| TASK |
Print the line containing "What distance from the lens does" and each line after it through the end, please, with nothing added.

| DATA FOR THE TASK |
# # # # # # #

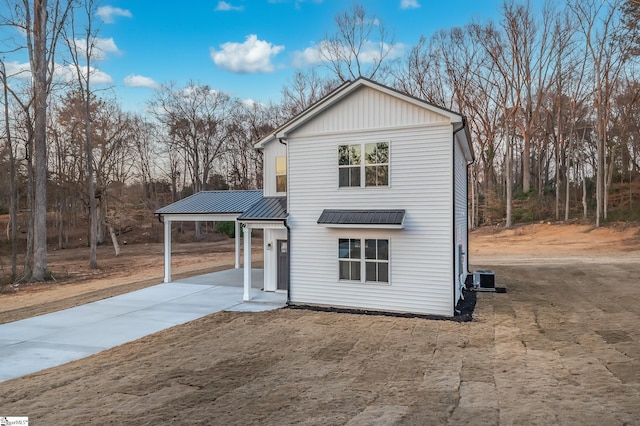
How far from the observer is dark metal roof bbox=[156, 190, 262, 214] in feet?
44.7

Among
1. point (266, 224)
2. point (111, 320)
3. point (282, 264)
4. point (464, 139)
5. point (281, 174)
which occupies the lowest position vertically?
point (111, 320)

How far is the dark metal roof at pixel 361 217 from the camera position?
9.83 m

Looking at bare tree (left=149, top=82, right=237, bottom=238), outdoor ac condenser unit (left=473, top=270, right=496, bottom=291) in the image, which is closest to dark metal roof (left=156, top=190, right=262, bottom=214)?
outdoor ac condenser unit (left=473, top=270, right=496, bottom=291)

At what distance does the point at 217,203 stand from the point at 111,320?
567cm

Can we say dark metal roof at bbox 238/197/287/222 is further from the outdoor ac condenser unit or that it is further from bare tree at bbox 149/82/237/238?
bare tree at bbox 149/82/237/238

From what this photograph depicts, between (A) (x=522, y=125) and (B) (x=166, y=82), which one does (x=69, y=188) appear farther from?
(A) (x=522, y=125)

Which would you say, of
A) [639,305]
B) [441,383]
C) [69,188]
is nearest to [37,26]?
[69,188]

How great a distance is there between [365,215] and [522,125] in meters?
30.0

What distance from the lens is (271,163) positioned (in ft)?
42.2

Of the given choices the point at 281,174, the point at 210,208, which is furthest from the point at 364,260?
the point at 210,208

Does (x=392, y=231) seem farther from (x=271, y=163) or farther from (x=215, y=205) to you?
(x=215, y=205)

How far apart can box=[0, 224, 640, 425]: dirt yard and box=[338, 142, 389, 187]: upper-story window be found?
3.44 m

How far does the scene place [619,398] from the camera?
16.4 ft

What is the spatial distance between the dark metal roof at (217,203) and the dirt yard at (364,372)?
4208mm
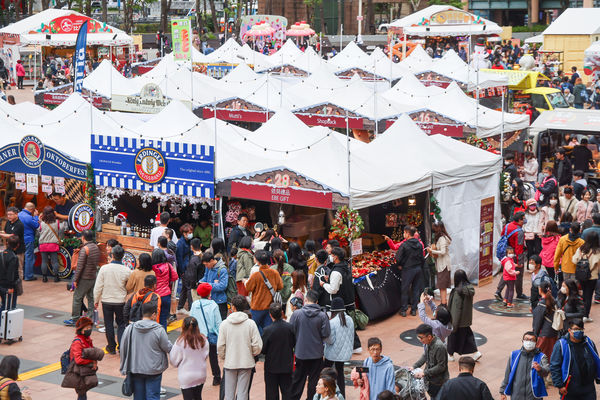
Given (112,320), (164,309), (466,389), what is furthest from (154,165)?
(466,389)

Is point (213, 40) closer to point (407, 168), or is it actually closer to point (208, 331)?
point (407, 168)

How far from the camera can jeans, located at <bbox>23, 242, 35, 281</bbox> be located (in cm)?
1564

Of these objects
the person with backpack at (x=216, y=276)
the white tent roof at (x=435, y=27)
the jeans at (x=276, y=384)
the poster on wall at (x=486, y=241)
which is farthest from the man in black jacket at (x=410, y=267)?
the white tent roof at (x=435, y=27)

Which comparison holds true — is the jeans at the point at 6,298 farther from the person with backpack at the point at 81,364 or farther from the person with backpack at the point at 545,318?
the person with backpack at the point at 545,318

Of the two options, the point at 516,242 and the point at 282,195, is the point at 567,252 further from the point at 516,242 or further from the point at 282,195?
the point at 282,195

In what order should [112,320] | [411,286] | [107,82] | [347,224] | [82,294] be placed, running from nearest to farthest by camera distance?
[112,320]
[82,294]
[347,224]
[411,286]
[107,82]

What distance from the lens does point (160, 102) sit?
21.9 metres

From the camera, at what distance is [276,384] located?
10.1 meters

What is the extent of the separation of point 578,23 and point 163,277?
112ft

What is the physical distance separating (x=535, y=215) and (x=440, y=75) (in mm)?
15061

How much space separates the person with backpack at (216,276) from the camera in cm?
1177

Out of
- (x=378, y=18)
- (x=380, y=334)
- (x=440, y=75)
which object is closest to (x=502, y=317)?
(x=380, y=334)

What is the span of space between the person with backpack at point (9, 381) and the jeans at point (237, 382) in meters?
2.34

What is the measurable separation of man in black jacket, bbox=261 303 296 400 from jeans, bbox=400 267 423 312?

# # # # # # #

| WRITTEN SOLUTION |
What distance from the lens does point (160, 102) sit?
21.9 metres

From the camera, at what distance is [276,384] located?
10.1 meters

What is the extent of the separation of point 578,23 and point 163,277?
112ft

What is the physical distance separating (x=535, y=215) and (x=440, y=75) (in mm)?
15061

How much space separates the person with backpack at (216,276) from the camera in cm?
1177

Out of
- (x=378, y=18)
- (x=380, y=334)
- (x=440, y=75)
which object is closest to (x=502, y=317)?
(x=380, y=334)

What is the span of space between the person with backpack at point (9, 381) and the jeans at point (237, 382) in meters?
2.34

What is the measurable separation of man in black jacket, bbox=261 303 296 400 from jeans, bbox=400 267 423 312?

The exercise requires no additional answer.